The photos are openly available for the public through the Open Museum Archives and they can be accessed here.

A Living Archive

The visual archive has since been shared through exhibitions in Iraq and abroad. One of the first displays took place in April, coinciding with the Ezidi New Year. Remarkably, some of the photographs were shown outdoors in the very landscapes they had documented almost a century earlier, creating a bridge between past and present.

The collection has also been digitized to reach the Ezidi diaspora, many of whom were displaced after 2014. For families who lost their personal photographs, wedding albums, and home videos in the chaos of war, these rediscovered images provide a rare and moving link to their roots.

The importance of this archive extends beyond remembrance of tragedy. The photographs portray Ezidis as they truly lived—celebrating, working, building families, and practicing Sharfadin, their ancient religion. In doing so, the archive challenges a narrow global perception that too often associates the Ezidi people only with suffering and persecution.
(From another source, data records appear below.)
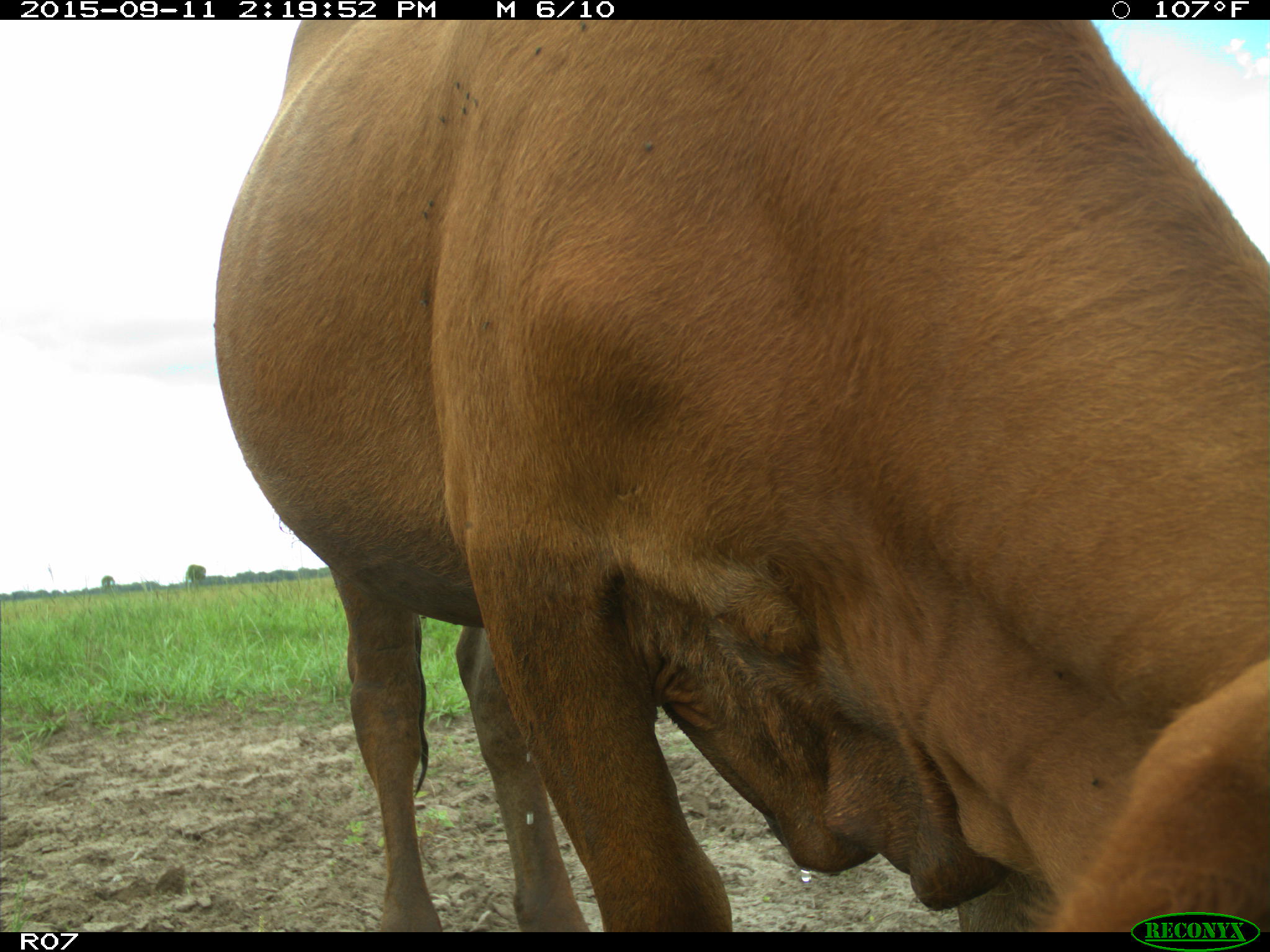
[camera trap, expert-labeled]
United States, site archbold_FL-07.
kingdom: Animalia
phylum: Chordata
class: Mammalia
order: Artiodactyla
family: Bovidae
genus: Bos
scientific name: Bos taurus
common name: domestic cow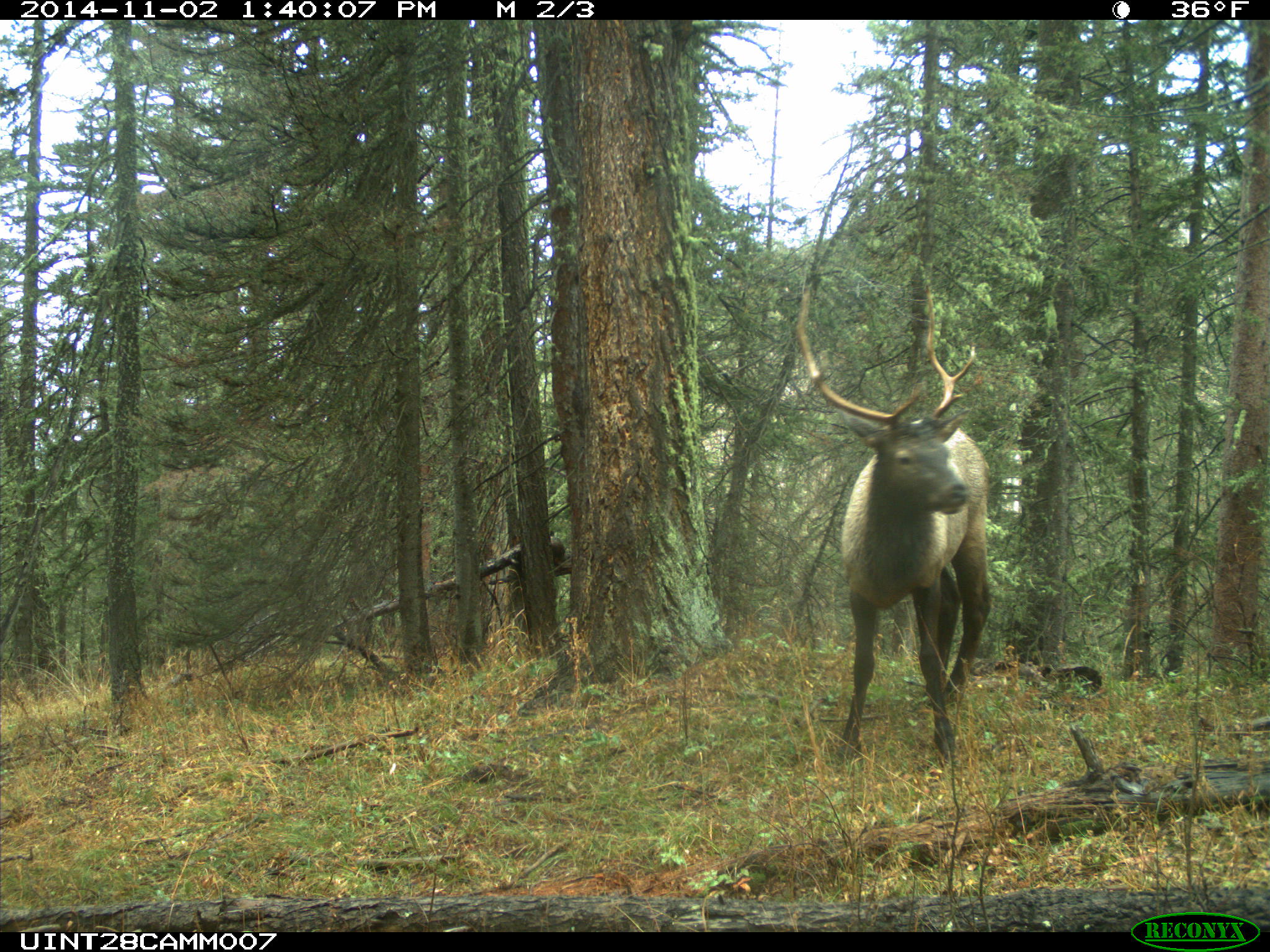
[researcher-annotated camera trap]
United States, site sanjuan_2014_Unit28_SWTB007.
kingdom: Animalia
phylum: Chordata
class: Mammalia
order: Artiodactyla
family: Cervidae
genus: Cervus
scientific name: Cervus elaphus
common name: red deer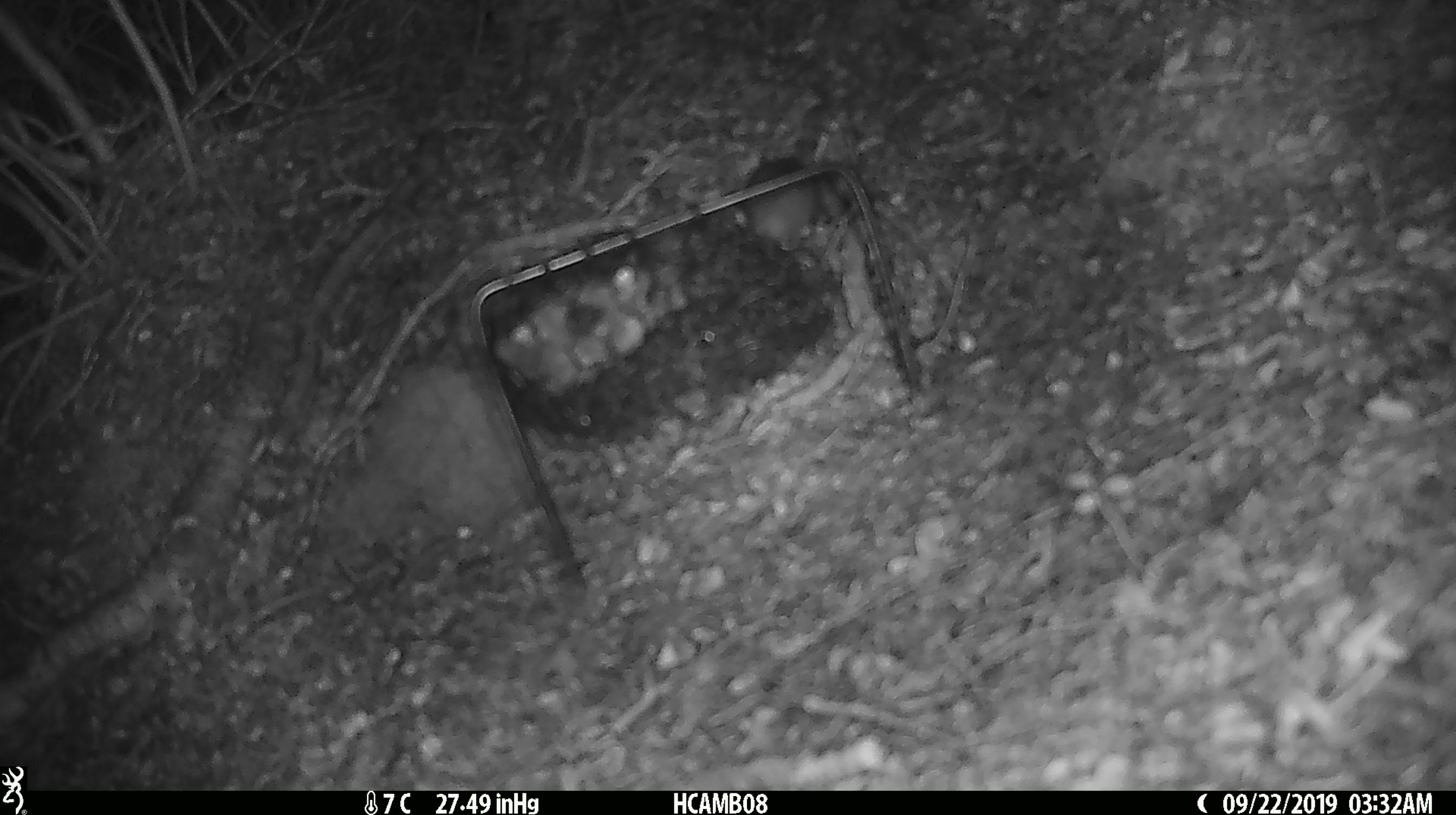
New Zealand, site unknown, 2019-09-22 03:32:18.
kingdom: Animalia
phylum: Chordata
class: Mammalia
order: Rodentia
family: Muridae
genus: Mus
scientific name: Mus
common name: mouse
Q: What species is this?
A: Mouse (Mus).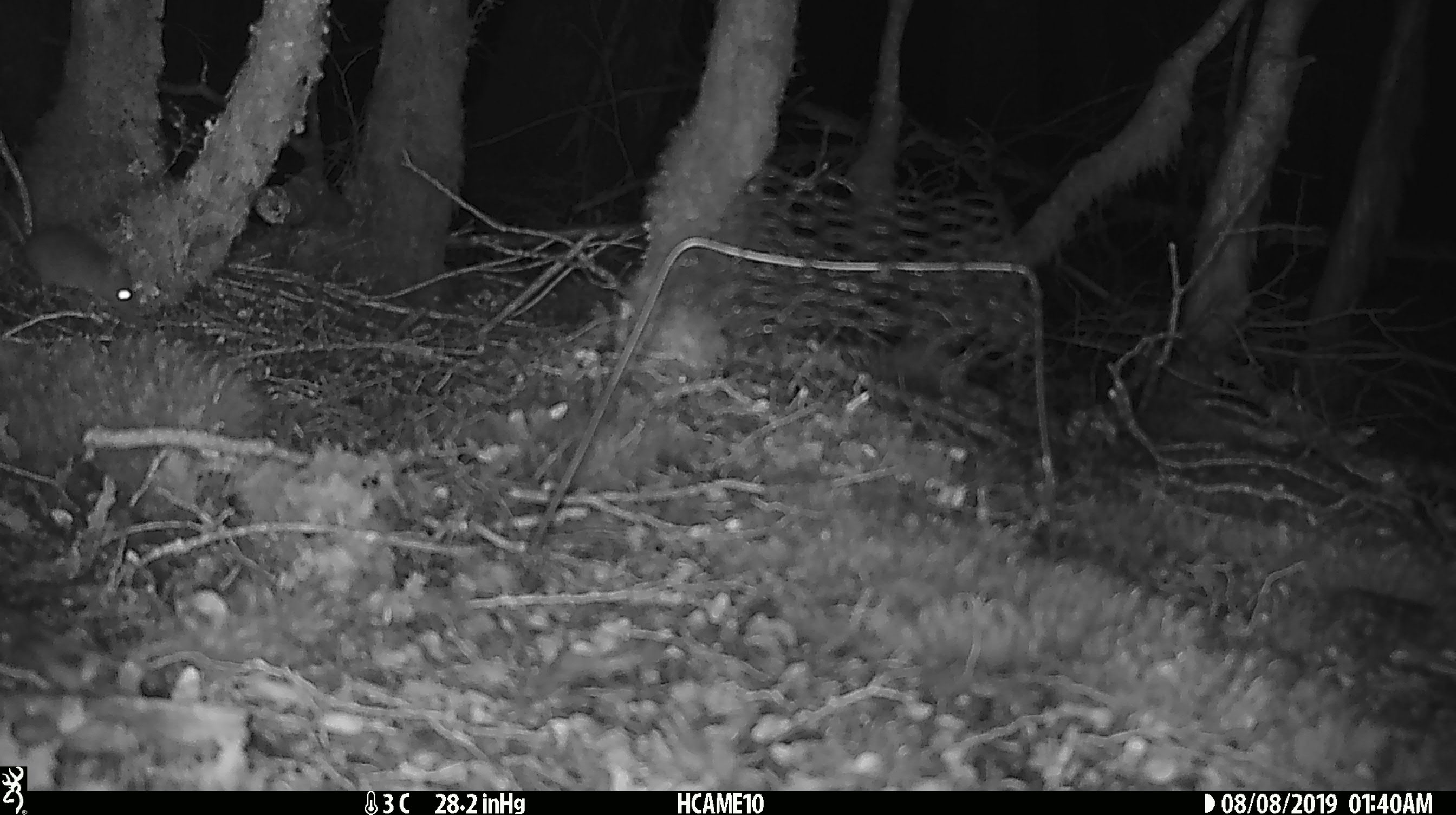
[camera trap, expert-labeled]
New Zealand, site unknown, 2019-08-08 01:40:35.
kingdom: Animalia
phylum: Chordata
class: Mammalia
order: Rodentia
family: Muridae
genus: Mus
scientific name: Mus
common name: mouse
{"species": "mouse (Mus)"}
Locals who have seen the exhibits describe them as a way to reclaim dignity, reminding the world that the Ezidi people are not defined solely by the violence they have endured, but by a vibrant culture that has survived despite centuries of oppression.

Preserving the Past for the Future

While ISIS destroyed temples, villages, and cultural landmarks, these photographs survived in museum drawers thousands of miles away. Today, they are more than just images from the past—they are pieces of a cultural memory that help the Ezidi people protect and rebuild their identity for generations to come.

The rediscovered archive shows what extremists tried but failed to erase: that the Ezidi people have deep roots, a rich history, and an enduring presence in Iraq and across the world.